NOT DESIGNATED FOR PUBLICATION
STATE OF LOUISIANA COURT OF APPEAL, THIRD CIRCUIT
20-53
LAFAYETTE CONSOLIDATED GOVERNMENT
VERSUS
RMD HOLDINGS, LTD., ET AL.
**********
APPEAL FROM THE FIFTEENTH JUDICIAL DISTRICT COURT PARISH OF LAFAYETTE, NO. C-20162768 HONORABLE PATRICK LOUIS MICHOT, DISTRICT JUDGE
ELIZABETH A. PICKETT JUDGE
Court composed of Ulysses Gene Thibodeaux, Chief Judge, Elizabeth A. Pickett and D. Kent Savoie, Judges.
REVERSED AND REMANDED.
Michael Dean Hebert Becker & Hebert, LLC 201 Rue Beauregard Lafayette, LA 70508 (337) 233-1987 COUNSEL FOR PLAINTIFF-APPELLANT: Lafayette Consolidated Government Sanettria Glasper Pleasant Kirk Anthony Bergeron Louisiana Department of Transportation and Development 1201 Capitol Access Rd. P. O. Box 94245 Baton Rouge, LA 70804-9245 (225) 379-1261 COUNSEL FOR DEFENDANT-APPELLEE: State of Louisiana, Department of Transportation & Development PICKETT, Judge.
The plaintiff, Lafayette Consolidated Government (LCG), appeals a
judgment of the trial court granting a peremptory exception of no cause of action
filed by the Louisiana Department of Transportation and Development (DOTD)
and dismissing all claims against DOTD.
FACTS
DOTD undertook a project to improve a portion of Louisiana Highway 339
(Verot School Road) inside the corporate limits of Lafayette. DOTD and LCG
entered into two agreements in furtherance of the project, which included issues
related to planning, funding, construction, maintenance, and ownership once the
project was completed. During the course of the construction, LCG alleges certain
of its roads were damaged by the contractors and suppliers engaged by DOTD.

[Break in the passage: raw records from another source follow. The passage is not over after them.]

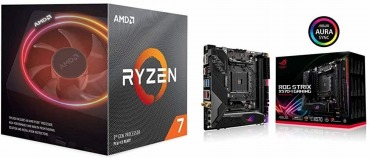 AMD Ryzen 7 3700X with Wraith Prism cooler 100-100000071BOX + ASUS AMD AM4 搭載 マザーボード ROG STRIX X570-I GAMING【mini-ITX】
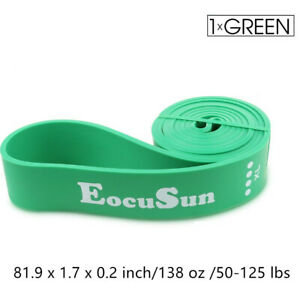 Resistance Loop Bands Yoga Stretch Strap Exercise Gym Workout Body Pull Up Band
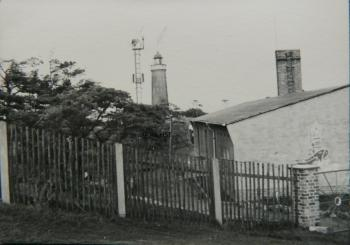 Kloster 1967 (3).JPG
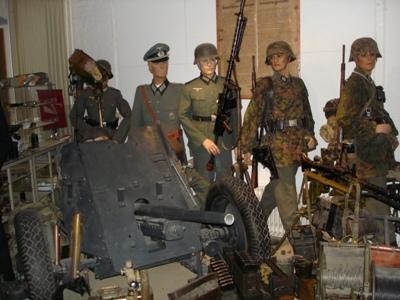 Oorlogsmuseum Ossendrecht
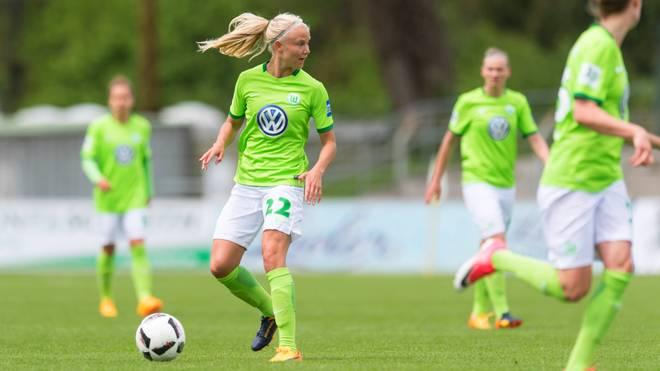 Pernille Harder erzielte den Siegtreffer für den VfL Wolfsburg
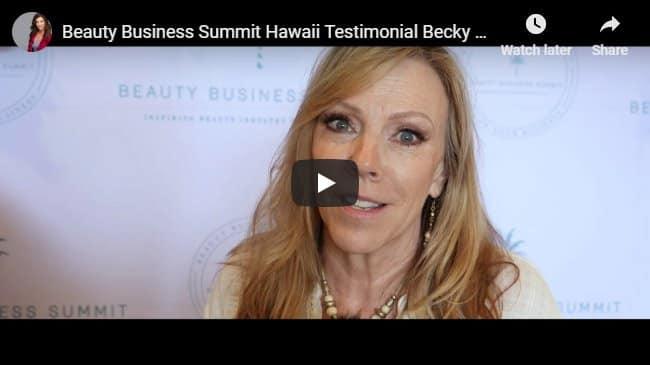 becky-testimonial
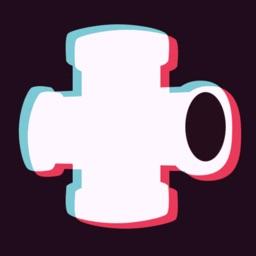 开心水管工-益智解谜高智商游戏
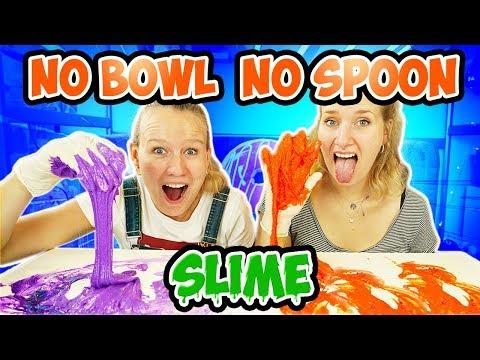 SCHLEIM OHNE SCHÜSSEL & LÖFFEL CHALLENGE - No Bowl No Spoon Slime -Nina + Kathi Machen Alles Dreckig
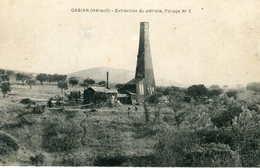 GABIAN  =  Extraction Du Pétrole ,forage ...  707 - Autres Communes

LCG originally filed suit against the general contractor for the project, RMD
Holdings, Ltd., and its insurer, Amerisure Mutual Insurance Company. LCG filed
an amended petition adding an additional thirty-seven defendants, primarily
subcontractors and suppliers for the project. LCG also named DOTD as a
defendant. The amended petition alleges all the defendants are jointly and
solidarily liable for the damages to the roads.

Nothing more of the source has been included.